I started running movies at Proctor’s and picking up some stage work-calls in March of ‘89, and became a full-time employee in October of '93, so I had no opportunity to meet Gwaterman. But I have been a part of nearly every presentation in the past 13 years, as a projectionist, spot-light operator, stagehand and most recently, flyman.
I was fortunate enough to be “farmed-out” to work with PDO, the rigging company which installed the new fly-rail and automated fire curtain, so I got a real close-up perspective on our reconstruction, from the trap-room up to the 72-foot grid height, personally installing every loft-block, guide-bar and steel cable in the system. Then we brought in “Phantom of the Opera” for a month-long run, and what an undertaking THAT was.

I can safely say that we’re a WHOLE lot nicer place to work, and perform in, now. It’s bigger, cleaner, safer, much more modern and well-equipped. A fascinating and detailed article about the expansion is available at this link:


We continued to show sub-run movies this summer, such as “Thank You For Smoking”, “The Lake House”, and “X-Men III: The Last Stand”, with live organ music on Mondays and some Tuesday nights before the movie, and we also offer guided tours of the auditorium and backstage area (check our website <> for details and schedule). The audience chamber remains largely unchanged in appearance, but technical upgrades have been emplaced to enhance the patron’s enjoyment.
Our stage season resumes in late September with an amazingly varied line-up of performances, so everyone should come see what’s new, what remains and what is yet to come!

justayankeefan on July 25, 2006 at 5:35 pm

I went to go see Pride and Prejudice here last night. It was the first time I had been to Proctor’s for a movie since October (I think). They installed a new sound system for movies. The left and right channels hang from the ceiling in front of the proscenium at the center channel hangs from the ceiling above the screen. This new system drastically reduces the echo in the balcony, making it possible to understand the movie from upstairs. I was also impressed that the organ is being played again. I’ve been informed that they have been playing the organ before several of the movies this summer.

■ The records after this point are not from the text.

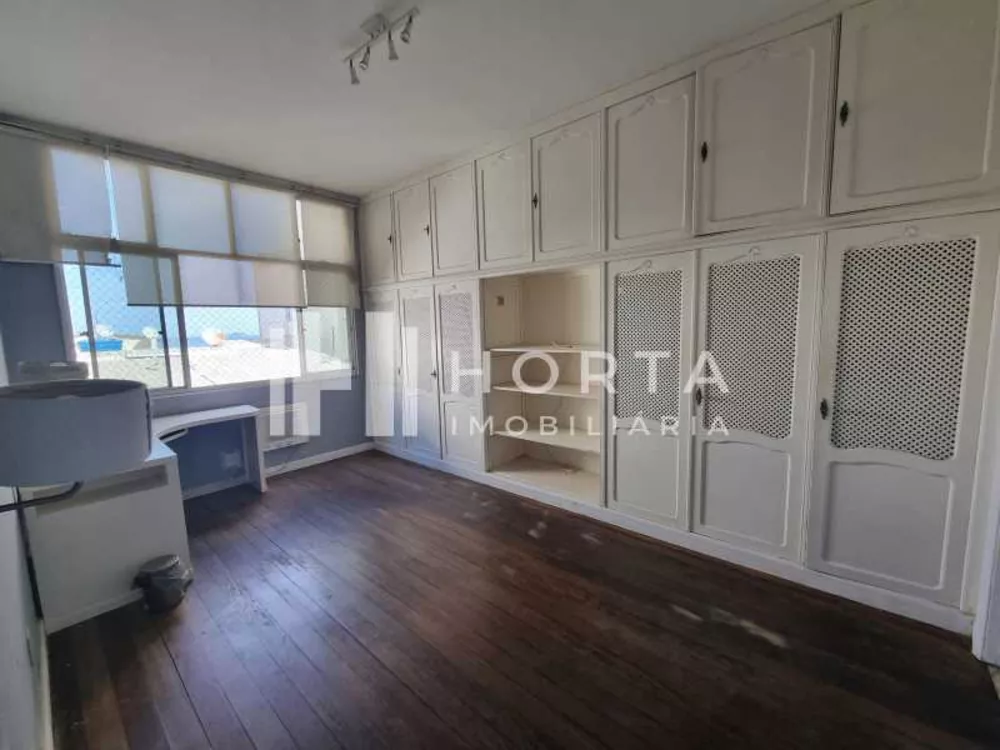 Apartamento, 4 quartos, 225 m² - Foto 17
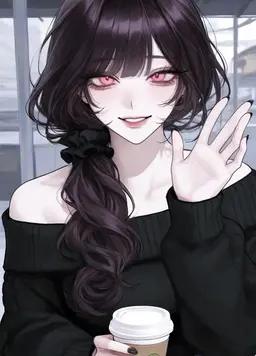 Profile image of Mare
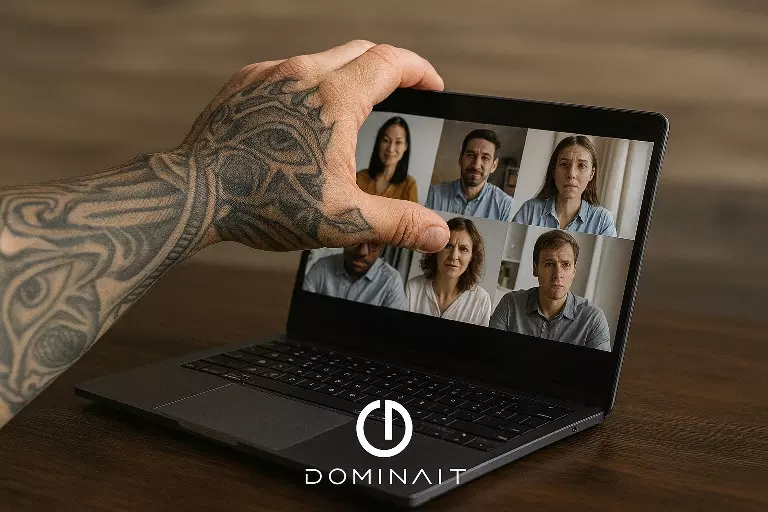 Jason Criddle’s Billion-Dollar Decision: Why Walking Away Was the Only Way Forward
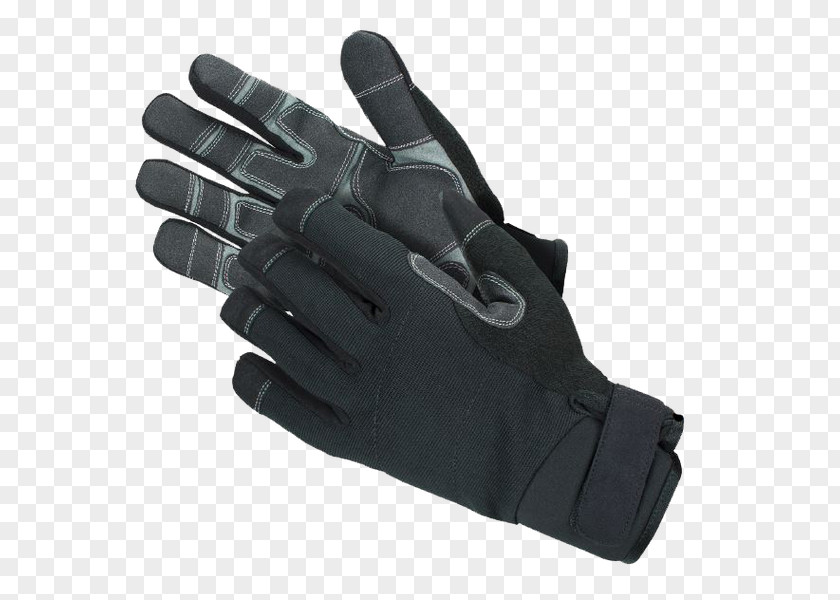 Tactical Gloves Bicycle Finger Product Design PNG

danio on May 27, 2006 at 2:09 pm

I’ve only lived in Schenectady for a year and a half and I adore Proctor’s. The expansion/renovation is ongoing, but I saw the touring company of The Phantom of the Opera in February and it felt like Broadway.

I hope they continue to show films as well. I really enjoy going to such a beautiful place to see a film, even if it is a second run.

GWaterman on December 27, 2005 at 1:14 am

I believe a proctor is an academic official, for Paulb, who wondered what a proctor was. Although, of course, it was the gentleman’s name.

I played the Proctors Theatre during the ‘80’s. mpetersen, perhaps you worked on my show, I don’t know. All I know it that at that time it was rather a miserable place to play. I hope the renovations make it a nicer place to work, while still preserving the historical value.